Aloo gobi masala is a twist on the traditional dry recipe which tastes great with paratha. It's a simple, flavourful vegetarian dish combining potatoes, cauliflower and lots of fragrant spices. It's also common to add mattar (peas) but I decided to keep this recipe to the bare basics!
Servings: 5-6 portions
Prep+cooking time: 30 mins
- 1 medium sized cauliflower, sliced to yield 2 bowls of bitesized florets
- 2-3 medium sized potatoes, cut into quarters
- 1/2 inch ginger, grated or mashed with a pestle and mortar
- 3 garlic cloves, grated or mashed with a pestle and mortar
- 1 medium sized onion, sliced thinly
- 1/2 tsp salt, or to taste
- tbsp vegetable oil (or any cooking oil)
- 1/2 tsp red chilli powder
- 1/2 tsp turmeric
- 1/2 tsp garam masala
- roughly 2 cups of water to use throughout cooking
- small handful of chopped coriander
1) Heat oil over a medium in a pan and add garlic and ginger paste for a minute before continuing to add the onions and salt. Cover with a lid and allow the onions to soften for 5 minutes.

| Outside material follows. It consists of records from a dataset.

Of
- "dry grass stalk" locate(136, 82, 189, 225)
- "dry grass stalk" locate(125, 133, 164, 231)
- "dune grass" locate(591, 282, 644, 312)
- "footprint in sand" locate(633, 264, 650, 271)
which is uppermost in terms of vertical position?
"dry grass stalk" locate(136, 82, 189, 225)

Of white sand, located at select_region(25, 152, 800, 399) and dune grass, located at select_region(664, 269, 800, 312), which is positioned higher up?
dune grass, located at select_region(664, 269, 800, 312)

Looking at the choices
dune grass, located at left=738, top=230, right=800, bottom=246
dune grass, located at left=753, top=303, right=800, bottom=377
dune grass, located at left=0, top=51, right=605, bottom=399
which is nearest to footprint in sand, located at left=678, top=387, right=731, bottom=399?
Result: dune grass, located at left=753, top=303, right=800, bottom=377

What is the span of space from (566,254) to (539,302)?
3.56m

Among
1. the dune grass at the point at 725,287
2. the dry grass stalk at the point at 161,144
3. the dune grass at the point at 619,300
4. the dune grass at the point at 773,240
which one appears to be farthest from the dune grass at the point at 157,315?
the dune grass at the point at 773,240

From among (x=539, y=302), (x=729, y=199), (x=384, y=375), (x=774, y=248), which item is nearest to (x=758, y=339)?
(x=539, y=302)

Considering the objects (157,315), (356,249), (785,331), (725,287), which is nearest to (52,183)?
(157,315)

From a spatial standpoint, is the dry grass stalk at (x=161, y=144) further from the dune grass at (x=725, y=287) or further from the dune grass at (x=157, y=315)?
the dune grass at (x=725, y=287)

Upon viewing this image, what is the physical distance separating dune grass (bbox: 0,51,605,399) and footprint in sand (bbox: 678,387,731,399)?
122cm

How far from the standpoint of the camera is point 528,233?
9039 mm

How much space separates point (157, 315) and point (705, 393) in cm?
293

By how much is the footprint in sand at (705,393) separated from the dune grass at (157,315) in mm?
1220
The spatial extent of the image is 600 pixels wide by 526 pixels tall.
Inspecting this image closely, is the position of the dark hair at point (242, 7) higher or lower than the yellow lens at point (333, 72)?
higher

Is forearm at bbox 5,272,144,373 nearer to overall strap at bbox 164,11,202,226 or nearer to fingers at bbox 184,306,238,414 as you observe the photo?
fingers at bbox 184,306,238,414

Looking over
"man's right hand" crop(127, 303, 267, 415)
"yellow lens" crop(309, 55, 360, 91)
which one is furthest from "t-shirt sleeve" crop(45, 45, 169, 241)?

2) To create a masala for the aloo gobi, add each spice and add a few tablespoons of water at a time. Stir and replace the lid for another 5 minutes. You will know when the masala is done when the oil starts to separate from the paste.
3) Add the chopped potato (aloo) for 10 minutes and then cauliflower (gobi) thereafter, as the starch in potatoes means it takes longer to cook. Stir in the cauliflower for a remaining 10 minutes, keeping the lid on.
4) When the vegetables are completely cooked, take the aloo gobi off the flame and garnish with chopped coriander.